Faster Streaming algorithms for graph spanners

TL;DR

This paper introduces new streaming algorithms for computing graph spanners that achieve near-optimal size-stretch trade-offs, with one algorithm optimized for unweighted graphs in a single pass and another for weighted graphs in multiple passes within the StreamSort model.

Contribution

The paper presents the first single-pass streaming algorithm for unweighted graph spanners with near-optimal size and stretch, and a multi-pass algorithm for weighted graphs in the StreamSort model.

Findings

Single-pass algorithm for unweighted graphs with improved efficiency.

Multi-pass StreamSort algorithm for weighted graphs using minimal memory.

Both algorithms achieve near-optimal size-stretch trade-offs.

Abstract

Given an undirected graph $G=(V,E)$ on $n$ vertices, $m$ edges, and an integer $t\ge 1$, a subgraph $(V,E_S)$, $E_S\subseteq E$ is called a $t$-spanner if for any pair of vertices $u,v \in V$, the distance between them in the subgraph is at most $t$ times the actual distance. We present streaming algorithms for computing a $t$-spanner of essentially optimal size-stretch trade offs for any undirected graph.
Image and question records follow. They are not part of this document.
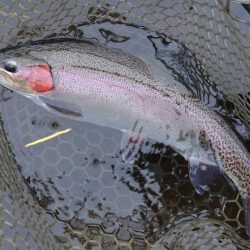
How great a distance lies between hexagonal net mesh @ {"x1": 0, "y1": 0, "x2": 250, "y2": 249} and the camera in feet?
9.75

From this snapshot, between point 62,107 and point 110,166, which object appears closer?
point 62,107

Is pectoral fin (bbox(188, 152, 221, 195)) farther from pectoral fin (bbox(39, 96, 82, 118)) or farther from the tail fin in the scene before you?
pectoral fin (bbox(39, 96, 82, 118))

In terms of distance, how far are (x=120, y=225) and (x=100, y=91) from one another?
77 cm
Our first algorithm is for the classical streaming model and works for unweighted graphs only. The algorithm performs a single pass on the stream of edges and requires $O(m)$ time to process the entire stream of edges. This drastically improves the previous best single pass streaming algorithm for computing a $t$-spanner which requires $\theta(mn^{\frac{2}{t}})$ time to process the stream and computes spanner with size slightly larger than the optimal. Our second algorithm is for {\em StreamSort} model introduced by Aggarwal et al. [FOCS 2004], which is the streaming model augmented with a sorting primitive. The {\em StreamSort} model has been shown to be a more powerful and still very realistic model than the streaming model for massive data sets applications. Our algorithm, which works of weighted graphs as well, performs $O(t)$ passes using $O(\log n)$ bits of working memory only. Our both the algorithms require elementary data structures.